◆ WORK TASK
Repeat, word for word, the part of the article on Everything I Know About Love starting with "Sex and the" and going on through "call friendship goals.".

◆ PASSAGE FOR REVIEW
But what sets Everything I Know About Love apart from other treatments of millennial angst is that it gives equal weight to the joys – not least drugs, booze and (most conspicuously in these abstemious times) cigarettes.
Even dating apps – by now a trope of a disaffected, isolated generation – are treated not as a harbinger of the end of romance but a shortcut to it. A montage showing Amara and Maggie gleefully swiping and shagging their way across London is striking for the absence of moral instruction.
Odoffin says it reflects the adventurousness of many modern women: “The reality is that it can be dark, too – but the truth for these girls was different.”
“It’s just so freeing, that montage,” says Appleton. When she first read it in the script, she says, “I thought it had the potential to be quite full on or gratuitous – but I trusted Dolly, and it turned out so light and funny … It’s just a joy to watch – and it was really fun to do as well!” (Odoffin adds, with wry emphasis: “Intimacy coordinators are GREAT.”) It is a stark contrast to the sex on Lena Dunham’s Girls, I say, where even the good sex was often grim.
Powley agrees. “Thinking back to Girls, all of the sexual scenes are really heavy and dark – and this montage is really joyful,” she says. “You’re kind of like, ‘Yeah, go girls!’ It’s told from their point of view, of them enjoying it.”
But while the search for self-knowledge and satisfaction are themes of Everything I Know About Love, at heart it’s a show about friendship. It is more generous – and perhaps more realistic – than other portrayals of the millennial experience. Both Girls and Industry depicted no relationship so treasured it couldn’t be thrown out for something better – while in Sally Rooney’s work, even best friends conduct themselves at a chilly remove.
Sex and the City is an obvious inspiration, with Appleton speaking in occasional voiceover and her heroine a broke, blogging Carrie Bradshaw aspirant. (“I want to be amazing at comments,” Maggie declares, “and witticisms.”)
But Everything I Know About Love shares more DNA with Derry Girls and Pen15: warm-hearted shows that celebrate friendship as the primary way younger generations are richer than the ones that came before. Birdy and Maggie are enmeshed to a degree that some psychologists might call codependent, but that more viewers might call friendship goals.
For example, the metaphorical “vault” – inside which they seal their most embarrassing confessions (and some of the show’s funniest lines: Beatles fans and Australians, prepare to be outraged) – is symbolic of their unconditional trust. “It’s like a free therapy session,” says Odoffin.

◆ GIVEN ENTRIES
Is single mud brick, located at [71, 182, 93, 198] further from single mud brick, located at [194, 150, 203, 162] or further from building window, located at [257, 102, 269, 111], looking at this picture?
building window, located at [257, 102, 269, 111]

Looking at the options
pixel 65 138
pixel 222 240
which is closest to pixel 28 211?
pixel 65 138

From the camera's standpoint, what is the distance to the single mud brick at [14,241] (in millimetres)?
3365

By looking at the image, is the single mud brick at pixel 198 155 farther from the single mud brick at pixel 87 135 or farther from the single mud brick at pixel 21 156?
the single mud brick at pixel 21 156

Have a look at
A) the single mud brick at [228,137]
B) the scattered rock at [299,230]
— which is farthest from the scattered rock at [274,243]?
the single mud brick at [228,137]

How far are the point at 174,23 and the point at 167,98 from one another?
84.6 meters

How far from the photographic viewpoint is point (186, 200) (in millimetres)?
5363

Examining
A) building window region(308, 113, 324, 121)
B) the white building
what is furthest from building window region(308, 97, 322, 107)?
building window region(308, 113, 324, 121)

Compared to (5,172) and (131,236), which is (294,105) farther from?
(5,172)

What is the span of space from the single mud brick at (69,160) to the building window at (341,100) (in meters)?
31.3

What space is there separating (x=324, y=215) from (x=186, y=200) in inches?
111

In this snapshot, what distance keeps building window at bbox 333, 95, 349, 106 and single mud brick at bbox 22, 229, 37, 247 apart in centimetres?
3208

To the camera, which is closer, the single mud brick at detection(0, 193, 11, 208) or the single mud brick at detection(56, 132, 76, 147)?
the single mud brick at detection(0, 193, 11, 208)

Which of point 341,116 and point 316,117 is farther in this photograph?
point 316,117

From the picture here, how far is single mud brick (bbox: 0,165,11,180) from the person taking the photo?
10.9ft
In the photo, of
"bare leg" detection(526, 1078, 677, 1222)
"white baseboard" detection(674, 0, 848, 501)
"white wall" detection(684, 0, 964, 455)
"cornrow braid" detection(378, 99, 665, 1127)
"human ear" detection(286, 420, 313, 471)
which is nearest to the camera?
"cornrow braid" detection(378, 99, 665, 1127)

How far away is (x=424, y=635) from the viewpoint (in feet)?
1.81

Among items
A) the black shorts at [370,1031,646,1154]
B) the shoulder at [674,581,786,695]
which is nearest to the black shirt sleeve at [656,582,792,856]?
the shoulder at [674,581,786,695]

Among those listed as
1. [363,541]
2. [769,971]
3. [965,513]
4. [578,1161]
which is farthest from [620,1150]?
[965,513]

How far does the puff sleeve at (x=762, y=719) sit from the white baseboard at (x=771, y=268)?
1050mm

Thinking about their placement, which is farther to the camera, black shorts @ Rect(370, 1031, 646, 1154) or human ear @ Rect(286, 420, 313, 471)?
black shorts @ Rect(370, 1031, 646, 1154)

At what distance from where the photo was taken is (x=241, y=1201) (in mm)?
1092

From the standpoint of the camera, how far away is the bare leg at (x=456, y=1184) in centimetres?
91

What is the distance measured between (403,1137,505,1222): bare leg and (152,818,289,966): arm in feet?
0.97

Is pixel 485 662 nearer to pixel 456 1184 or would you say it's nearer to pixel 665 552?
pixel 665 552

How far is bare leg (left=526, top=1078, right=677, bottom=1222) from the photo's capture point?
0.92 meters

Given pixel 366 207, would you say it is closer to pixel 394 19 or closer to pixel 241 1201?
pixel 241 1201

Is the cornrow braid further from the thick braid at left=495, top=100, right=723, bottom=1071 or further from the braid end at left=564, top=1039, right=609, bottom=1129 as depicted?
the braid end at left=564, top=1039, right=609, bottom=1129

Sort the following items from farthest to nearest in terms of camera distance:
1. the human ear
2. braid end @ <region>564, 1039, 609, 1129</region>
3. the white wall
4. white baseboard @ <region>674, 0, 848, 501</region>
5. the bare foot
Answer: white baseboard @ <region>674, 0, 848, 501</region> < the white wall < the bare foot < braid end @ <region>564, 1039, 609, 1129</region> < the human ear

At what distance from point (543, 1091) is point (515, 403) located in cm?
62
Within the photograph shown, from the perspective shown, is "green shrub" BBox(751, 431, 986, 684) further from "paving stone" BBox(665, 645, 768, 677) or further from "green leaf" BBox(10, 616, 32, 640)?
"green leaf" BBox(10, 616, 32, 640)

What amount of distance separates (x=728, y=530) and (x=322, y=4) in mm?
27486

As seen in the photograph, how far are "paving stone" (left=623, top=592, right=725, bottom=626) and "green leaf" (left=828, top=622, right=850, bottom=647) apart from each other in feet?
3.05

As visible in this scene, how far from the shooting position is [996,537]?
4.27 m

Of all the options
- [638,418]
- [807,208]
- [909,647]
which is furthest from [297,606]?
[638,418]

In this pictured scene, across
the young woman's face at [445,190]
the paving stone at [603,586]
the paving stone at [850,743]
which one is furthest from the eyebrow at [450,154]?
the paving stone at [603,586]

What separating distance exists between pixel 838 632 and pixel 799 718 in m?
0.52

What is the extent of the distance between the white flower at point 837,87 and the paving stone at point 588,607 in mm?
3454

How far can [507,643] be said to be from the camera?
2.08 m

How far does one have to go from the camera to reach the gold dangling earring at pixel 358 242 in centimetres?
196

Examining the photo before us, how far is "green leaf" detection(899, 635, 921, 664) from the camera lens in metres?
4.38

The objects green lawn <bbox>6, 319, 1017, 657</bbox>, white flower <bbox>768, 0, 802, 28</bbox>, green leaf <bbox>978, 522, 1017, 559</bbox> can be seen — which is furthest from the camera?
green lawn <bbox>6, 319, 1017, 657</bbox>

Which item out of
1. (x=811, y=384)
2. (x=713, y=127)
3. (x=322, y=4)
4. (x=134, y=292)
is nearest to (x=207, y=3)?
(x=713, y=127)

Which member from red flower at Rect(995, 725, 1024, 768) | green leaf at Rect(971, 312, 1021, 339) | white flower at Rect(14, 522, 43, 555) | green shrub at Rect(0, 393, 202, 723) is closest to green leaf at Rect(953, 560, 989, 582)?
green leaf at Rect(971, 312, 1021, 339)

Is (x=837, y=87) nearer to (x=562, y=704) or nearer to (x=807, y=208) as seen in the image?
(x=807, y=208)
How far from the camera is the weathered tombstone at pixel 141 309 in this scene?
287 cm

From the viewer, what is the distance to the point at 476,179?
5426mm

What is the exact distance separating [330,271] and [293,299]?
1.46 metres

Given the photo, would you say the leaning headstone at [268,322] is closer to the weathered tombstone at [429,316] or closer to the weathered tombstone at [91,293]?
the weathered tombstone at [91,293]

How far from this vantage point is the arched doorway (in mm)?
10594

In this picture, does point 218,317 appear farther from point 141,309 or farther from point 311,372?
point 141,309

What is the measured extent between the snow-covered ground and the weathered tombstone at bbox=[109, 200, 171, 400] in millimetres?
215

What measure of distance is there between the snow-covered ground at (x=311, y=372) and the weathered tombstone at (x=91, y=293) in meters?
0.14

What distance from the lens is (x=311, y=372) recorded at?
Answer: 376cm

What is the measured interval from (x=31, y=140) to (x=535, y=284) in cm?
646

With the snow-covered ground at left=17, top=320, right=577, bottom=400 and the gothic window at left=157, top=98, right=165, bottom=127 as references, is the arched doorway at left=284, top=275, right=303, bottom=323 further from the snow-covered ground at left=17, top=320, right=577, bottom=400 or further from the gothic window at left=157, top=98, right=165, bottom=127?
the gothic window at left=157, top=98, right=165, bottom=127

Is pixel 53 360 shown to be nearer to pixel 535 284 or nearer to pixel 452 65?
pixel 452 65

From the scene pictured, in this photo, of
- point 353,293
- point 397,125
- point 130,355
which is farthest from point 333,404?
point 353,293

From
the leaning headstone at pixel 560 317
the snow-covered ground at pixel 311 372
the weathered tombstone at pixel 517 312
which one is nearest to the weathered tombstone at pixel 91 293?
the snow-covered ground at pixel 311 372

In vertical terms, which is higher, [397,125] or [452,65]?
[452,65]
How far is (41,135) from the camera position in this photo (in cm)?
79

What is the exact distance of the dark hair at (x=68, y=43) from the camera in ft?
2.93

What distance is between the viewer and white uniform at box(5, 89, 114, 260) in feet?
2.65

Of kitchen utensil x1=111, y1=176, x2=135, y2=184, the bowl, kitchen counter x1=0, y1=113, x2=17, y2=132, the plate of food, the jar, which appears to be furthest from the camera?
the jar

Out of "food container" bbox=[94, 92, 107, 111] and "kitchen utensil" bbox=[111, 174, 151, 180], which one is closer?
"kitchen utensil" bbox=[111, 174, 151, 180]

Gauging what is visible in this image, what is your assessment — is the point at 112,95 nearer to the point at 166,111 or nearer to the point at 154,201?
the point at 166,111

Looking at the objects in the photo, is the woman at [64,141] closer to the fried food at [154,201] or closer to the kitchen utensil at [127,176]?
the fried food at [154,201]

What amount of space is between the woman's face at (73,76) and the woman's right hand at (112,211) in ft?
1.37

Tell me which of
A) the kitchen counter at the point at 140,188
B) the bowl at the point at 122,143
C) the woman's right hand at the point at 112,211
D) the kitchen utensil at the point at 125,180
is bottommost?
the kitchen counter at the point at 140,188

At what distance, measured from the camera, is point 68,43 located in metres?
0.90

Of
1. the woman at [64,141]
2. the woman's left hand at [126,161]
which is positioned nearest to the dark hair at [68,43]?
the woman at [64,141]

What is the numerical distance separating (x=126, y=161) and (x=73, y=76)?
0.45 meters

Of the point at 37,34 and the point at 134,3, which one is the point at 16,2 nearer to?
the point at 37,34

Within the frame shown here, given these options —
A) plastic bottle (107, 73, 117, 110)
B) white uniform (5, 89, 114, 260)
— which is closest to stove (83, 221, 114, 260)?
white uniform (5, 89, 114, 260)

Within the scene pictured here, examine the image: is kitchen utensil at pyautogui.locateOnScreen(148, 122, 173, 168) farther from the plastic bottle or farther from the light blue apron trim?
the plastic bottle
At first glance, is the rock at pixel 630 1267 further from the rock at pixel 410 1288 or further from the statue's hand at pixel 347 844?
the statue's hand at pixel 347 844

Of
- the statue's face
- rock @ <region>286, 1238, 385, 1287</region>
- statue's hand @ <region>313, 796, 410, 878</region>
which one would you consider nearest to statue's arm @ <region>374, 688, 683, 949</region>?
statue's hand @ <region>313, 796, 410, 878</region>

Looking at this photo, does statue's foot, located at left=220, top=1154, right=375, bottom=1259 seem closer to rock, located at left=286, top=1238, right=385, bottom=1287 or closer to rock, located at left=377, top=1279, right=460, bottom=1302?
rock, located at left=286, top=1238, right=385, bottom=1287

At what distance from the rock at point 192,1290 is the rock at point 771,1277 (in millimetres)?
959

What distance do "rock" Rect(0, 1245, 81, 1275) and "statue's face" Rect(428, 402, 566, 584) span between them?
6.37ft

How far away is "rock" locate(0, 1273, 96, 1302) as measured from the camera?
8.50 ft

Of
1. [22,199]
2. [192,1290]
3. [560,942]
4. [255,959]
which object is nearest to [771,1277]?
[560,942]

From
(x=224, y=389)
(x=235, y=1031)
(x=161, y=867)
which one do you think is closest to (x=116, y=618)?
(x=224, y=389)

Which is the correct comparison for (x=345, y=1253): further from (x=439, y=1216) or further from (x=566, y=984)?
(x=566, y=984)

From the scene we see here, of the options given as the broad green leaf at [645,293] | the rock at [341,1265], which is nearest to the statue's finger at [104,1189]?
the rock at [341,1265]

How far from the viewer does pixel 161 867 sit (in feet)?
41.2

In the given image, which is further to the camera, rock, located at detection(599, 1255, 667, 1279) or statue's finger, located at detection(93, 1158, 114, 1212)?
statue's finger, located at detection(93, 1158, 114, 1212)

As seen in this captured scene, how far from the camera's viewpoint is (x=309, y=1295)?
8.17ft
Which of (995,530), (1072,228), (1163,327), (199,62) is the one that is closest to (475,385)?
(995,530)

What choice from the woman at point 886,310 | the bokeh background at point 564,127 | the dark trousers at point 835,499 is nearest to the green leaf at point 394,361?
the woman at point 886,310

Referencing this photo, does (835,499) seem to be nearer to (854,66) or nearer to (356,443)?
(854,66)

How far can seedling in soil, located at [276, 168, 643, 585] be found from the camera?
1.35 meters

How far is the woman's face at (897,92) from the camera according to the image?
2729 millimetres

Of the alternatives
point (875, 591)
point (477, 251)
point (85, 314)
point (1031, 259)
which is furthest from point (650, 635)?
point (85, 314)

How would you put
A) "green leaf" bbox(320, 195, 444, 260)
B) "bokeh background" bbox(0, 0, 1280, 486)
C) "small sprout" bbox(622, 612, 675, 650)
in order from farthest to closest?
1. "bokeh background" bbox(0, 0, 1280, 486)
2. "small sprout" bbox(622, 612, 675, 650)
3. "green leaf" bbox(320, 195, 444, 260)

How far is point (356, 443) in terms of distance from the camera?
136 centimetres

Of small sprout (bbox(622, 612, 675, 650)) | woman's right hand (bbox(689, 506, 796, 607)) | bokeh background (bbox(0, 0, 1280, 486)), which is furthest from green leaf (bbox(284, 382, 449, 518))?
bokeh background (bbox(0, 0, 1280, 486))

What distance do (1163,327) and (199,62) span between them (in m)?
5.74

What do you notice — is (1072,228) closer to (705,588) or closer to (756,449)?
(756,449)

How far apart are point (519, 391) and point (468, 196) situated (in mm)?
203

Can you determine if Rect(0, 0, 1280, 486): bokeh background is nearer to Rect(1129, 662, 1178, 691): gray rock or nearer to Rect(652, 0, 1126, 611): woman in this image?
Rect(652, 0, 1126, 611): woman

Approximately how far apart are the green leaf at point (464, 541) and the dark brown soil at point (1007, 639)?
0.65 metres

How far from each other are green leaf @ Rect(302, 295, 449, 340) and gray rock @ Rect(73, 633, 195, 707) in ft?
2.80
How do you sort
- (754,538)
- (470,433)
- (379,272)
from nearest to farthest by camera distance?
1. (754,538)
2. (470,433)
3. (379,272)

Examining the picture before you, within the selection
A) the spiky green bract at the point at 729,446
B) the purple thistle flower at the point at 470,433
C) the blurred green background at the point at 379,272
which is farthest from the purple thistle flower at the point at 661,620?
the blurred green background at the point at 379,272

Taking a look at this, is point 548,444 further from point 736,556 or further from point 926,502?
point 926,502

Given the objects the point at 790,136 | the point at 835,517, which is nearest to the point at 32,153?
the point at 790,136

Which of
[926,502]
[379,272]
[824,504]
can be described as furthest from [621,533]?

◆ EXPECTED ANSWER
Sex and the City is an obvious inspiration, with Appleton speaking in occasional voiceover and her heroine a broke, blogging Carrie Bradshaw aspirant. (“I want to be amazing at comments,” Maggie declares, “and witticisms.”)
But Everything I Know About Love shares more DNA with Derry Girls and Pen15: warm-hearted shows that celebrate friendship as the primary way younger generations are richer than the ones that came before. Birdy and Maggie are enmeshed to a degree that some psychologists might call codependent, but that more viewers might call friendship goals.